Few-shot examples are padded. Few-shot examples are chosen to be representative and readable. Representative examples include common phrasing patterns, which means they contain natural language redundancy by design.
Conversation history accumulates. Multi-turn applications send the entire conversation history with each request. Early turns in a conversation are often less relevant to the current question than recent turns — but they're included anyway for context completeness.
How Prompt Compression Works
The dominant approach, pioneered by LLMLingua, uses a small auxiliary language model to score the informativeness of each token in the prompt, then drops the least informative ones.
Perplexity-Based Token Dropping (LLMLingua)

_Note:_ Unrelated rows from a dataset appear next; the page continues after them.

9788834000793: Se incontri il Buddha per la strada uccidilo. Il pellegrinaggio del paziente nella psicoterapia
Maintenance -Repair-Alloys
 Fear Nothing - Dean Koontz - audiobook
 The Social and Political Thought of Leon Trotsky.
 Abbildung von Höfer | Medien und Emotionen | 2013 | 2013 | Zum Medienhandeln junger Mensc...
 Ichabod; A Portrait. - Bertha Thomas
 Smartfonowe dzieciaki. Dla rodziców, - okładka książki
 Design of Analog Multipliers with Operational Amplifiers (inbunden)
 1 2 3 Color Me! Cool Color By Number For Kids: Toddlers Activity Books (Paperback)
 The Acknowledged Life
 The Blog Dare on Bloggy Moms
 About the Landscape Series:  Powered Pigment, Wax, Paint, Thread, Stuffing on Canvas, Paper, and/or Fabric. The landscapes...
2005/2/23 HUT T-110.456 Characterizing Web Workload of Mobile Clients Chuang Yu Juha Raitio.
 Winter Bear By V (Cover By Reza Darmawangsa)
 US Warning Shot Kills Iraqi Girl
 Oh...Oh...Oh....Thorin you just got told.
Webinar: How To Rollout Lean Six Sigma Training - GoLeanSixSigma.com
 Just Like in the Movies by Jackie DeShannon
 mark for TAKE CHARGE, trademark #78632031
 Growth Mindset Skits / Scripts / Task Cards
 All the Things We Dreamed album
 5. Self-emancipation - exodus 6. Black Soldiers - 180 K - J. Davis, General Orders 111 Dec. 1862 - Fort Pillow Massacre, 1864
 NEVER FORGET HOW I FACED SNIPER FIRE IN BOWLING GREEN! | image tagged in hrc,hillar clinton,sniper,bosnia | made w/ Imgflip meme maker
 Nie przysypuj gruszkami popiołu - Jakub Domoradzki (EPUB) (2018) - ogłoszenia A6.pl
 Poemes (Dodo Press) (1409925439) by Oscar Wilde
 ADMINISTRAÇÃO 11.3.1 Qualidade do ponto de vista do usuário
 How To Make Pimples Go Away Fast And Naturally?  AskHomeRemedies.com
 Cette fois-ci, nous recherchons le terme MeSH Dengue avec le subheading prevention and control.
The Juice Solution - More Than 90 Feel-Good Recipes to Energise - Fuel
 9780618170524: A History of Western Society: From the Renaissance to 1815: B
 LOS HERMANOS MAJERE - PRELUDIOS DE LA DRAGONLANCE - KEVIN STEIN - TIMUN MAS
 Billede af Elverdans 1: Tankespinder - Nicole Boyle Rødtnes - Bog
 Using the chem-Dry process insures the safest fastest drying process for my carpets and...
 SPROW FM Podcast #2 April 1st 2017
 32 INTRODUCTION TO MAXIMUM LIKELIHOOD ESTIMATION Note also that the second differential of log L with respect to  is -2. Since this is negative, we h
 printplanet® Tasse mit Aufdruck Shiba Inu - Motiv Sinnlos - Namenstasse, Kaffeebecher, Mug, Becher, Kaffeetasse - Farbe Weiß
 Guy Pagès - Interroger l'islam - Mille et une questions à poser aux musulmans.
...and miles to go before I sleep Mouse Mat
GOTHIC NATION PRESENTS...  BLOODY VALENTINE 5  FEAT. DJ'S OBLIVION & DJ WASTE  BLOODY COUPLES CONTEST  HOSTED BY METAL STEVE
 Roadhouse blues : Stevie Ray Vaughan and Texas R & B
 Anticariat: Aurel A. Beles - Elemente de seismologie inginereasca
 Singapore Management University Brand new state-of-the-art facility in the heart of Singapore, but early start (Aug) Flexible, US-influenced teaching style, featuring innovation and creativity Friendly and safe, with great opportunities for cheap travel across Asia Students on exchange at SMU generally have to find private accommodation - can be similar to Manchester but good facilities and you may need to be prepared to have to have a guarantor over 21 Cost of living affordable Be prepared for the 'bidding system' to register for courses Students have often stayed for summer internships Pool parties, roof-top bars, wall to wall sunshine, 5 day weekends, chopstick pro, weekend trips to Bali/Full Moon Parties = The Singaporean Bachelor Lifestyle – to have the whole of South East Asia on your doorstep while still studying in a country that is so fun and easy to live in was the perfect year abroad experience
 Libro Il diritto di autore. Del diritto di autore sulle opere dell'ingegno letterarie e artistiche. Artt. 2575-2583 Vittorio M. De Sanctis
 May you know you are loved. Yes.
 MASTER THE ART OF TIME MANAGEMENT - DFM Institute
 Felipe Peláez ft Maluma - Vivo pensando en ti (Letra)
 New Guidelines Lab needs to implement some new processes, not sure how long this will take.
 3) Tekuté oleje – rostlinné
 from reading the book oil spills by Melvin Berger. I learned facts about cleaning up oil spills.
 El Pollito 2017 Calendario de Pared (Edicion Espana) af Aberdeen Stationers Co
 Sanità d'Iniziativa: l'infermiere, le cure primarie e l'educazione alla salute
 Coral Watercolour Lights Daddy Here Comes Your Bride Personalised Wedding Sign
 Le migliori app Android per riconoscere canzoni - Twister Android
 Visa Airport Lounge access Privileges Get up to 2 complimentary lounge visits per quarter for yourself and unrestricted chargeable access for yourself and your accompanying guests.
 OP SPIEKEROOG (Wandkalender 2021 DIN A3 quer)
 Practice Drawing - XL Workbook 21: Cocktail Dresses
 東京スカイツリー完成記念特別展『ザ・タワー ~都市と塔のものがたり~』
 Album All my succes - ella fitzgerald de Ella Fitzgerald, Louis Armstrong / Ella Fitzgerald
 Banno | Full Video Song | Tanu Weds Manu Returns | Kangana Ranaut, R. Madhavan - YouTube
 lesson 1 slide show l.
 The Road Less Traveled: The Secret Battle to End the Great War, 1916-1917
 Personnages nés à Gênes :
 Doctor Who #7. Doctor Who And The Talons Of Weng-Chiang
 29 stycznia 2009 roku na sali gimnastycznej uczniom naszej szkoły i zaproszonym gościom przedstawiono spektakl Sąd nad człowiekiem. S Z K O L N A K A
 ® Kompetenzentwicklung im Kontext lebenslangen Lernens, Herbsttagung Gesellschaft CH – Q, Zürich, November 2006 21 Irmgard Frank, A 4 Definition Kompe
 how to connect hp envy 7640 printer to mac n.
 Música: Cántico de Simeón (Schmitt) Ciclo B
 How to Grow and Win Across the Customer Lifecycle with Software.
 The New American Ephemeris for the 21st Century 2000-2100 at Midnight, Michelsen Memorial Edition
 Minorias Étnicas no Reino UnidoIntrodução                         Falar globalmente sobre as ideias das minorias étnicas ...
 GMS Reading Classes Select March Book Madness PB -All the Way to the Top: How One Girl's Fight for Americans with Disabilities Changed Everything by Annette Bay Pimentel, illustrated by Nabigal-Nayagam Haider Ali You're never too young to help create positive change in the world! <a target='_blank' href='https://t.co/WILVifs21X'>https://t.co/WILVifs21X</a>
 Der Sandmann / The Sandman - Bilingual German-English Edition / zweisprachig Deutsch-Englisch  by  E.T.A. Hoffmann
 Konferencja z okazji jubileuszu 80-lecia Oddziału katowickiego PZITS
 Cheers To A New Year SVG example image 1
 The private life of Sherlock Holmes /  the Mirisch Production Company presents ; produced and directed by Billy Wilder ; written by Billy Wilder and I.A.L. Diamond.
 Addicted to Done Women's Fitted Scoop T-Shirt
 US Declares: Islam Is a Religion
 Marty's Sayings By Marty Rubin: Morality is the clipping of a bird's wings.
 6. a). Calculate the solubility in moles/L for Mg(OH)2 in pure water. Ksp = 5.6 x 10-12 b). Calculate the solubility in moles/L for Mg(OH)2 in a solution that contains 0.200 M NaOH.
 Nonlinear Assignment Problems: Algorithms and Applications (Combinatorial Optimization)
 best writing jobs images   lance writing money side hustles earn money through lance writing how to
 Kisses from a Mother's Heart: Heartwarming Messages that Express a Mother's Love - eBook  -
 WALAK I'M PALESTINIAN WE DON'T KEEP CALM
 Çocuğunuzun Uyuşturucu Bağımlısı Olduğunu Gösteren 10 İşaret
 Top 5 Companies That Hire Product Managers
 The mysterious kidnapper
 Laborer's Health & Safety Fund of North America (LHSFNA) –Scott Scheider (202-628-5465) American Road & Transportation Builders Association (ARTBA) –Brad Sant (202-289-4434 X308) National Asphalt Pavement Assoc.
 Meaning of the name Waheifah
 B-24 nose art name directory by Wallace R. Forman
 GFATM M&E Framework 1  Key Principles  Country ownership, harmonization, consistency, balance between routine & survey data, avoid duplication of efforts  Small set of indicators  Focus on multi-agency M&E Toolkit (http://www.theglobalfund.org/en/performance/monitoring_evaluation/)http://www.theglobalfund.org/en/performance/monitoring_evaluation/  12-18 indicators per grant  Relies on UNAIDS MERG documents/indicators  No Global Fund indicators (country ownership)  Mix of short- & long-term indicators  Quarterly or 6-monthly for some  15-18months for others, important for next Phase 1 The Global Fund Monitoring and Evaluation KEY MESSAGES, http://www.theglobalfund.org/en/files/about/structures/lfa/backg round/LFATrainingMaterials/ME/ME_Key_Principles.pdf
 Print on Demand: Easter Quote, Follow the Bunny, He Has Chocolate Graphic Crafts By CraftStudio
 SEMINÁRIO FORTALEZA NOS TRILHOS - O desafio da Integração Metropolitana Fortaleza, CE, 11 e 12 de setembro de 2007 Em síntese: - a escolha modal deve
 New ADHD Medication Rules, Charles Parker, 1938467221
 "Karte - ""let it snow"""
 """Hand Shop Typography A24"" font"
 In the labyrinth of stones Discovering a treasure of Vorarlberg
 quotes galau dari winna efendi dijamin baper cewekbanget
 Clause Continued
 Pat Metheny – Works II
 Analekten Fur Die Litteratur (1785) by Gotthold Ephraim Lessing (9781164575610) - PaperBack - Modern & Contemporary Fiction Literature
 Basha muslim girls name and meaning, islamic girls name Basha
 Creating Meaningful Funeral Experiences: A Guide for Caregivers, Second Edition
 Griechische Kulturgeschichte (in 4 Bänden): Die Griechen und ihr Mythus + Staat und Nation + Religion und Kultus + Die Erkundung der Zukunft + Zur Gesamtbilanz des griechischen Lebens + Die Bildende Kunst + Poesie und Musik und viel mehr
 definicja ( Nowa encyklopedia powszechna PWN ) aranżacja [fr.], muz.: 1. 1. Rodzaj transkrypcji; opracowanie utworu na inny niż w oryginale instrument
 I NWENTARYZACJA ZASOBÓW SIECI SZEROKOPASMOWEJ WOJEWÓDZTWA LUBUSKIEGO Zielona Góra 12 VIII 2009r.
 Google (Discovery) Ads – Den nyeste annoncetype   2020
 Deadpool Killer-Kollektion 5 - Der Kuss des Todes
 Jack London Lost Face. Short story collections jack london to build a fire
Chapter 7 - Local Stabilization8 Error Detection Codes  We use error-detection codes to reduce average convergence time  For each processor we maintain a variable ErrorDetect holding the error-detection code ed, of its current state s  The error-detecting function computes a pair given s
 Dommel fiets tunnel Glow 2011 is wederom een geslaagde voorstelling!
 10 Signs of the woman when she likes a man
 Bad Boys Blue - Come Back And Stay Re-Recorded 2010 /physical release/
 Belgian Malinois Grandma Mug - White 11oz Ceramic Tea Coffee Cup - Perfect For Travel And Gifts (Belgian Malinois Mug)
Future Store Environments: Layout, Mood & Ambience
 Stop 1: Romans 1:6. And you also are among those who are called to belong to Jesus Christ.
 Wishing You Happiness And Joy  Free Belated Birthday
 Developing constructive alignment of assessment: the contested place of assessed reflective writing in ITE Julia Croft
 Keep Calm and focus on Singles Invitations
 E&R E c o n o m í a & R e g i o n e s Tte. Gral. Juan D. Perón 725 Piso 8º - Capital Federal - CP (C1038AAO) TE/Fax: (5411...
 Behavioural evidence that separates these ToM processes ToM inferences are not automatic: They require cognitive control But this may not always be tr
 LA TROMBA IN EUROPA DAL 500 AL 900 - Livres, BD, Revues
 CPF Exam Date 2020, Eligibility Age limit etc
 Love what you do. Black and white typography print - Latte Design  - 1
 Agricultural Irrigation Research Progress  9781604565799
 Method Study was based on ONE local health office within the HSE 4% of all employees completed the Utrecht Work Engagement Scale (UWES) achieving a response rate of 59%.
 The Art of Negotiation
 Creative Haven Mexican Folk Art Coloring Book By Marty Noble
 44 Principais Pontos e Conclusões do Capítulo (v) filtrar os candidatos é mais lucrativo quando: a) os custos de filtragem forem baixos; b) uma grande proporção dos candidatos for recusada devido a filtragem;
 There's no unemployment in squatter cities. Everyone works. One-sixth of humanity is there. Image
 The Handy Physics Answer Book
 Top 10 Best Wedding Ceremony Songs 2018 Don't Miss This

A small model (Llama-2-7B or similar) computes the perplexity of each token — how surprising it is given its context. Tokens with low perplexity (predictable, redundant) are dropped. Tokens with high perplexity (unexpected, information-dense) are preserved. Compression ratio is controlled by a budget parameter.
LLMLingua (Jiang et al., Microsoft, 2023): 2–5× compression on instruction prompts; 5–20× on RAG context. Under 2% quality drop on CoQA, HotpotQA, TriviaQA. arxiv:2310.05736 ↗
Coarse-to-Fine Compression (LongLLMLingua)
First scores and filters document-level chunks (paragraphs, passages) before doing token-level compression within the selected chunks. Reduces computation cost of the compression step itself, making it practical for very long contexts (100k+ tokens).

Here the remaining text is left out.